A provider of continuing care retirement communities (CCRCs), NLCS went through the process of obtaining licensure from the Commonwealth of Virginia’s Department of Health to begin providing home care under its myPotential at Home company.

But while some senior living providers view the addition of home care services as an opportunity to begin working with potential residents early—before they are even considering moving into a long-term care community—NLCS is also seeing the addition as a chance to protect itself from entrance fee turnover.

The licensing enables the faith-based organization to enlist the services of myPotential at Home, the company’s first home care agency that it believes will not only shrink the community’s healthcare footprint, but will also protect the upfront payments paid by its residents.

“Keeping residents living in their units and not having the need to turnover entrance fees would facilitate keeping people independent longer,” said Larry Bradshaw, CEO of NLCS.

Residents of The Village at Orchard Ridge, a 132-acre CCRC located in Winchester, Virginia, will be the first to receive the services of myPotential at Home. The community is comprised of 152 apartments and 51 cottages reserved for independent living, 18 memory care units, and 10 long-term care suites.

Having opened in February 2013, The Village at Orchard Ridge is near 100% occupied with only two units that are currently vacant, according to Bradshaw.

Creating the home care program was as much a part of project design for NLCS as the physical development of the community.
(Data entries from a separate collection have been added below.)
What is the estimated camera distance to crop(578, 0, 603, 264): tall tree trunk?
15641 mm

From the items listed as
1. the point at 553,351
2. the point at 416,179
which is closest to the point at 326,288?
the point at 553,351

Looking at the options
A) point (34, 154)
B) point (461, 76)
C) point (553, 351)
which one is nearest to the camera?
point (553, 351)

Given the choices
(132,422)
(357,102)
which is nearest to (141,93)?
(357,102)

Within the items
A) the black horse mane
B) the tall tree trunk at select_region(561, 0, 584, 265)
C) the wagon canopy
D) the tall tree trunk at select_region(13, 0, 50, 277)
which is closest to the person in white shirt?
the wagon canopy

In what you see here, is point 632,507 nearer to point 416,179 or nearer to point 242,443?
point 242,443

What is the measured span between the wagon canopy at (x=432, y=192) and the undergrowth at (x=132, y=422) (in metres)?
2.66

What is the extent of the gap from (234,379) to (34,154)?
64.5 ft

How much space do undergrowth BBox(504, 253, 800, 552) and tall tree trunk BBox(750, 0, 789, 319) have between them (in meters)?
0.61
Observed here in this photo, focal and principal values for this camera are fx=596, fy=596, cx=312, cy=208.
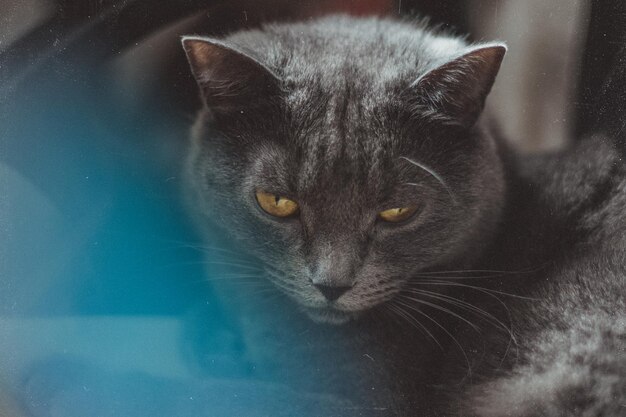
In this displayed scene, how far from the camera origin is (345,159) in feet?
2.38

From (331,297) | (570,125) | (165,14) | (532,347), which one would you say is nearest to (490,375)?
(532,347)

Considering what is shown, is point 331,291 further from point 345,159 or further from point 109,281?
point 109,281

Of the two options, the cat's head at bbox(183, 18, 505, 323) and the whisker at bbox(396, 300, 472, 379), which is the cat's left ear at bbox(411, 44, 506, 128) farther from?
the whisker at bbox(396, 300, 472, 379)

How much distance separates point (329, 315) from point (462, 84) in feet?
1.10

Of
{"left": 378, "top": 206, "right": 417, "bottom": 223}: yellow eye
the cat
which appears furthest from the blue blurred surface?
{"left": 378, "top": 206, "right": 417, "bottom": 223}: yellow eye

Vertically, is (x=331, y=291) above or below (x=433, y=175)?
below

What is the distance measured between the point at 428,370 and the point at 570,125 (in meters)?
0.37

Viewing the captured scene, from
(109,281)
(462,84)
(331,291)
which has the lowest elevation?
(109,281)

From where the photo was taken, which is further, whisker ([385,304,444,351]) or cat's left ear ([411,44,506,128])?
whisker ([385,304,444,351])

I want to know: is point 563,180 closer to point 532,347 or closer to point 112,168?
point 532,347

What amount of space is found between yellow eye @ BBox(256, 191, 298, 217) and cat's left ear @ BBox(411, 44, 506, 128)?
0.21 m

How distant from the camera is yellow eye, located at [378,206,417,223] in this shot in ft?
2.46

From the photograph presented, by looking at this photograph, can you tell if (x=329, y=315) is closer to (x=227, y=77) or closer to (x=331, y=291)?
(x=331, y=291)

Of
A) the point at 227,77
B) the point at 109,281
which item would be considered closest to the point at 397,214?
the point at 227,77
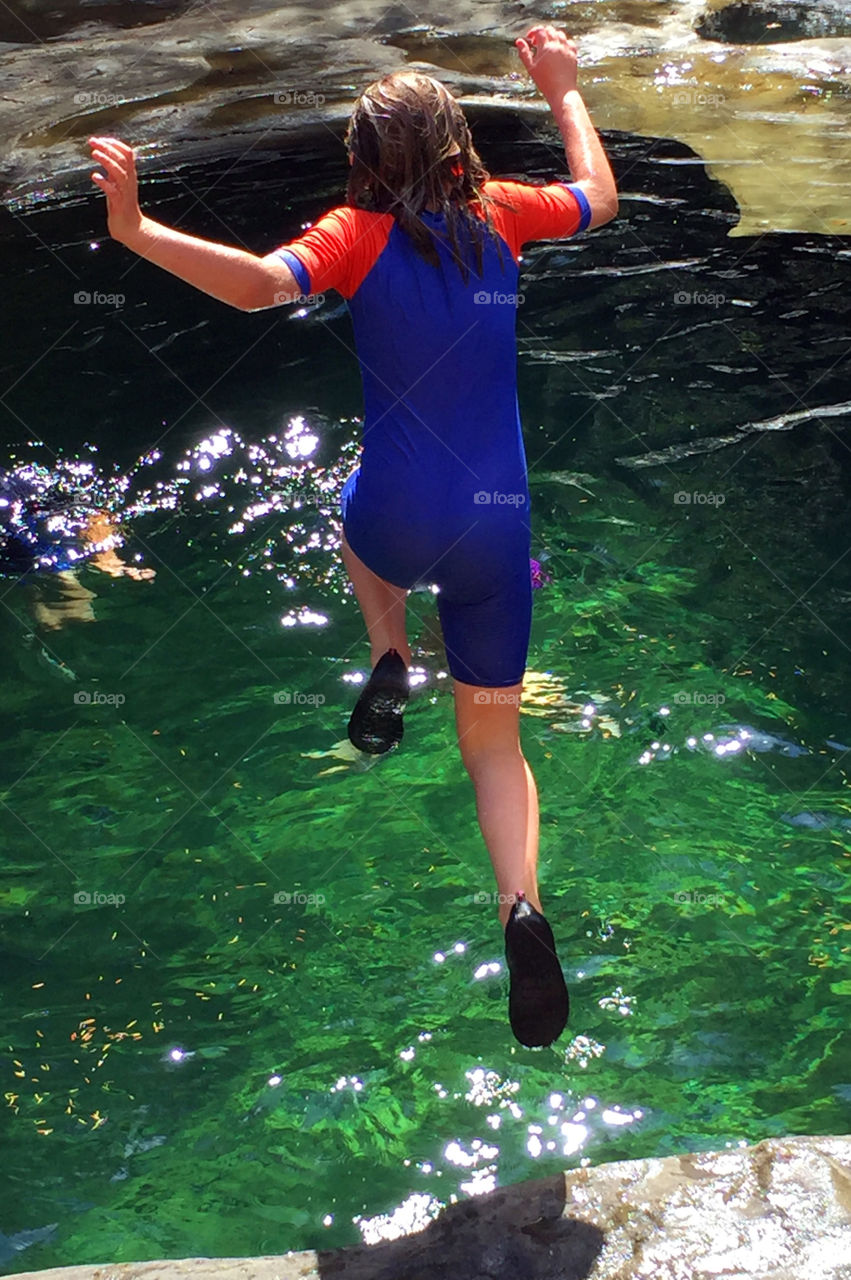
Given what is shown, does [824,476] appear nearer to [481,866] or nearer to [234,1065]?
[481,866]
“We built a small footprint for skilled nursing and assisted living and sold residents on having a robust home health component where we could keep people in units individually at home longer,” said Bradshaw. “It became a real selling point.”

myPotential at Home is part of a branding effort for NLCS, paying tribute to the non-profit organization’s short-term rehab program of the same name employed in a community in Rockville, Md.

The home care to be offered at Orchard Ridge will offer non-skilled, non-Medicare companionship services. These may include providing meals and assistance to residents who might need a “little help” with activities of daily living.

“The services are not necessarily skilled nursing services, but are meant for individuals who are independent, but just need a little bit more help,” Bradshaw said.

Because myPotential at Home and The Village at Orchard Ridge are two separate entities, costs relating to the home care services have nothing to do with the CCRC’s entrance fee. Instead, services offered to residents via myPotential at Home are offered “a la carte” where individuals pay on an hourly basis, Bradshaw said.

This also means that residents are free to enlist the services of any home care provider they choose, not only being limited to the offerings of myPotential at Home.

“Our business model is predicated on the availability of home care to our residents, but it does not have to be our home care a.k.a myPotential at Home,” said Courtney Malengo, director of communications for NLCS.

Adding on services is nothing new to NLCS. Since its inception, the organization has expanded from a small cottage for seniors in the Washington, D.C. area to a family of retirement communities throughout Maryland and Virginia.

Though The Village at Orchard Ridge will be the first NLCS community to utilize the offerings of myPotential at Home, the organization plans to make the services available to the broader Winchester and Staunton areas by late 2014.

“The expansion of our services should go beyond the bricks and sticks and walls of our community,” Bradshaw said.